→ **Description of the task**
Whenever "舒城县城关镇伏虎村同心组" appears in a line, please copy that line from the data.

[Information supplied Boundary: Start]

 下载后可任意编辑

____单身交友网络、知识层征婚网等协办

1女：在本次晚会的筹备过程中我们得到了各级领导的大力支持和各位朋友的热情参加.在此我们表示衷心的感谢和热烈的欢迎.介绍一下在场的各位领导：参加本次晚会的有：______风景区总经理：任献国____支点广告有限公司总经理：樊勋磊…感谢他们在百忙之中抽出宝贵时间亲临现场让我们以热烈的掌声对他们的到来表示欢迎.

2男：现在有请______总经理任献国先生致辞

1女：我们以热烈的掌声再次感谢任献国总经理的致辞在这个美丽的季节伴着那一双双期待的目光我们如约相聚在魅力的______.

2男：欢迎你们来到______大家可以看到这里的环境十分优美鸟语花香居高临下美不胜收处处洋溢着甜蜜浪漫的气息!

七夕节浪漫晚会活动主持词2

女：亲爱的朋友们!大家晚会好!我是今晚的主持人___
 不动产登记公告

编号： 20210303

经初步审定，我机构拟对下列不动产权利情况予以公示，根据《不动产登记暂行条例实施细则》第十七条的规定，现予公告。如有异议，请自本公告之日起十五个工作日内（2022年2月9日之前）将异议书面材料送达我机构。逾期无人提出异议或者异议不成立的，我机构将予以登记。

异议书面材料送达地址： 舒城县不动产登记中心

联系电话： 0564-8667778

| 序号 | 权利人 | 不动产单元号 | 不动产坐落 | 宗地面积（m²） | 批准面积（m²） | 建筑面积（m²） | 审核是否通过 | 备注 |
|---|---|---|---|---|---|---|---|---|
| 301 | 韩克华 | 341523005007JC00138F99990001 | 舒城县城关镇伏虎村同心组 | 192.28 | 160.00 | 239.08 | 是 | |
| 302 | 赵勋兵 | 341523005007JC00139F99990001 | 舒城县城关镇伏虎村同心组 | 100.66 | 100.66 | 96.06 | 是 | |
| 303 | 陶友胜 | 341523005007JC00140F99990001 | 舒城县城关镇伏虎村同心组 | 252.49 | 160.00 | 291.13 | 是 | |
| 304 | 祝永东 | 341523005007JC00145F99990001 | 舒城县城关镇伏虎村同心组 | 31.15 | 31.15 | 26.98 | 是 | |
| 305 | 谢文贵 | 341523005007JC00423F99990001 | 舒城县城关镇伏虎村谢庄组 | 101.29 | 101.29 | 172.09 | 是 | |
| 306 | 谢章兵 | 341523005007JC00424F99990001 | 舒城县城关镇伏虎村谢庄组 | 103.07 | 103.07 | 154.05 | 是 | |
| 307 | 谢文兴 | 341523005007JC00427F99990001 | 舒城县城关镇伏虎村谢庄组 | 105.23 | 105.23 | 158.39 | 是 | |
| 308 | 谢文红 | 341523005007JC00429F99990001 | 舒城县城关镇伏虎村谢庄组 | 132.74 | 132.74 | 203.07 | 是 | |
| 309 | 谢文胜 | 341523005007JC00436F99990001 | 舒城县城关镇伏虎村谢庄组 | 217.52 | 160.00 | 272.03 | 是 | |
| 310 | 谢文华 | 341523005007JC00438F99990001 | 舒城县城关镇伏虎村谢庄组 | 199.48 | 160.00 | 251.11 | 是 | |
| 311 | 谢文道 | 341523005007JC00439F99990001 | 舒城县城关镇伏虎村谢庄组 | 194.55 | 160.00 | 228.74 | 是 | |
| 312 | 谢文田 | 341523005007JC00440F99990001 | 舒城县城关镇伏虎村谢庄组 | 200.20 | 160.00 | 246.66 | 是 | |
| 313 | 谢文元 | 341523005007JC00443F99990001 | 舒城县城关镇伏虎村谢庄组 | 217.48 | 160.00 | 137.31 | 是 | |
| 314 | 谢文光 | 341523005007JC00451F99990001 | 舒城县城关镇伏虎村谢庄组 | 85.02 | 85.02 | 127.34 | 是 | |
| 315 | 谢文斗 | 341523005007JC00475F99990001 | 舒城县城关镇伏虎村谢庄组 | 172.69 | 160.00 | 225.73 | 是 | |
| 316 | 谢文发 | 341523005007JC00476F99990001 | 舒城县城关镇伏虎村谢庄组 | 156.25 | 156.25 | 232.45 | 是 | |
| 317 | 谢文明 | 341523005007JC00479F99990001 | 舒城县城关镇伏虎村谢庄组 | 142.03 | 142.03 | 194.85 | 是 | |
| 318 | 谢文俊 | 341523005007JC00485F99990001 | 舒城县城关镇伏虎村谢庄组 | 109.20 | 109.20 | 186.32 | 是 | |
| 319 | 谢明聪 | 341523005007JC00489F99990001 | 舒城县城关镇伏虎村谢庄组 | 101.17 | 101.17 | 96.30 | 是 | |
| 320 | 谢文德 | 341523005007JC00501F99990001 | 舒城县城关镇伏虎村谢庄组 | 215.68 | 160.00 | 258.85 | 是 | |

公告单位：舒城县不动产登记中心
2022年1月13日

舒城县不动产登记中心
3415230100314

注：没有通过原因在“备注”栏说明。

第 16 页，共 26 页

[Information supplied Boundary: End]

→ **Expected output**
| 301 | 韩克华 | 341523005007JC00138F99990001 | 舒城县城关镇伏虎村同心组 | 192.28 | 160.00 | 239.08 | 是 | |
| 302 | 赵勋兵 | 341523005007JC00139F99990001 | 舒城县城关镇伏虎村同心组 | 100.66 | 100.66 | 96.06 | 是 | |
| 303 | 陶友胜 | 341523005007JC00140F99990001 | 舒城县城关镇伏虎村同心组 | 252.49 | 160.00 | 291.13 | 是 | |
| 304 | 祝永东 | 341523005007JC00145F99990001 | 舒城县城关镇伏虎村同心组 | 31.15 | 31.15 | 26.98 | 是 | |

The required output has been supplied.